Time marches on. It’s filled to the brim with the busyness of my people. For the first time in 21 years I will not be spending the summer preparing for fall homeschooling and teaching at co op. I’m officially retired. Instead I will be spending the summer going through 21 years of curriculum and downsizing our bookshelves and dealing with my dad’s estate, or what’s left of it.

It’s a time of transition here at our home. Gunnar will be moving out this summer. We’ll be redecorating and cleaning out the girls’ rooms turning them from homeschooled kid’s rooms to something more appropriate for busy college students who need a quiet place to study.

Last school year did not look one bit like I thought it would. Not one bit.
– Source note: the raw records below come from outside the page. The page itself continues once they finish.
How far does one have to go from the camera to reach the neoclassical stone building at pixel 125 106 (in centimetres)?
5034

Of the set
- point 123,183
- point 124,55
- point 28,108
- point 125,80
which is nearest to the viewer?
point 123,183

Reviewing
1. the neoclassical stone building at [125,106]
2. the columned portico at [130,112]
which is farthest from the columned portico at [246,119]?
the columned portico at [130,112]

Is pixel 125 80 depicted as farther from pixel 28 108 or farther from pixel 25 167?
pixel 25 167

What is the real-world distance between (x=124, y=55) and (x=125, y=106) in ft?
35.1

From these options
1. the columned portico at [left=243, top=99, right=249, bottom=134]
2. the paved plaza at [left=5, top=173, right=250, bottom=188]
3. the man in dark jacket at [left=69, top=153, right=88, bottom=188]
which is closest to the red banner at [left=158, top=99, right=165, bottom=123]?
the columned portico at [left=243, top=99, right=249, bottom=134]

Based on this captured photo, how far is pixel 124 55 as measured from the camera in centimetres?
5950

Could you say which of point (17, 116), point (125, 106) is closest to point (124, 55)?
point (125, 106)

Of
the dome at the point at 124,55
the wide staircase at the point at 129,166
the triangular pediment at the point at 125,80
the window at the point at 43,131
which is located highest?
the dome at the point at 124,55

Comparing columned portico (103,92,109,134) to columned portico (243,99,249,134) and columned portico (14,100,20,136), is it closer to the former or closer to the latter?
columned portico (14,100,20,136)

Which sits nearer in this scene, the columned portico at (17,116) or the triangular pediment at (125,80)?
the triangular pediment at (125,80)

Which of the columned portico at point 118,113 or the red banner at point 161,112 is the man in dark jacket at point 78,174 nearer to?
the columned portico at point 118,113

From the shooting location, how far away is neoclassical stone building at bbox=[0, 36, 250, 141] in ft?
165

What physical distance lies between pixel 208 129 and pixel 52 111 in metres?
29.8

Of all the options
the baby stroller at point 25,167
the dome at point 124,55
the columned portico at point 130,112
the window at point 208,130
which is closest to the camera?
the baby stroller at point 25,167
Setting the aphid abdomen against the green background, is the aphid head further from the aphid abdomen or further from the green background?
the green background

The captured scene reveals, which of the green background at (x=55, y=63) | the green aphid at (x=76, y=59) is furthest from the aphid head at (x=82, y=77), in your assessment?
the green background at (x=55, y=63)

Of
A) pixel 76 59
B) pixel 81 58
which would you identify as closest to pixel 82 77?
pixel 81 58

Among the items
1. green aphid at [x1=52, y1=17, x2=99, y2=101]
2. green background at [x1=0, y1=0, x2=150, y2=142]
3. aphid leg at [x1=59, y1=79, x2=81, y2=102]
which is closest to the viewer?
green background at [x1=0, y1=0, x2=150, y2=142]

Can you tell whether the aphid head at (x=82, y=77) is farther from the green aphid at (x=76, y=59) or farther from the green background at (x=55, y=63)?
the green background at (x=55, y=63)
It was full of lasts and good byes and heartache, but also joy and happiness and such promise for the future. I’m so incredibly proud of my kids and what they have accomplished, but mostly of who they are. Who they are choosing to be. They’re awesome human beings and I would want to know them and be friends with them even if they were not my children. That’s how amazing they are.

I’d like to take the credit for that, but I do not deserve it. Yes, I did my best as a parent and I did some things right and some things wrong, but they’re all adults now. They chose who they want to be. They chose every day to follow God’s desire for them or not. It’s that simple. They are choosing to be men and women of God and I am so very humbled and grateful God gave me these 4 to call my children.






I don’t know where the next few years will take me. There is a giant question mark there, but I am not worried. I know God has a plan for me and I’m excited to see what it will be.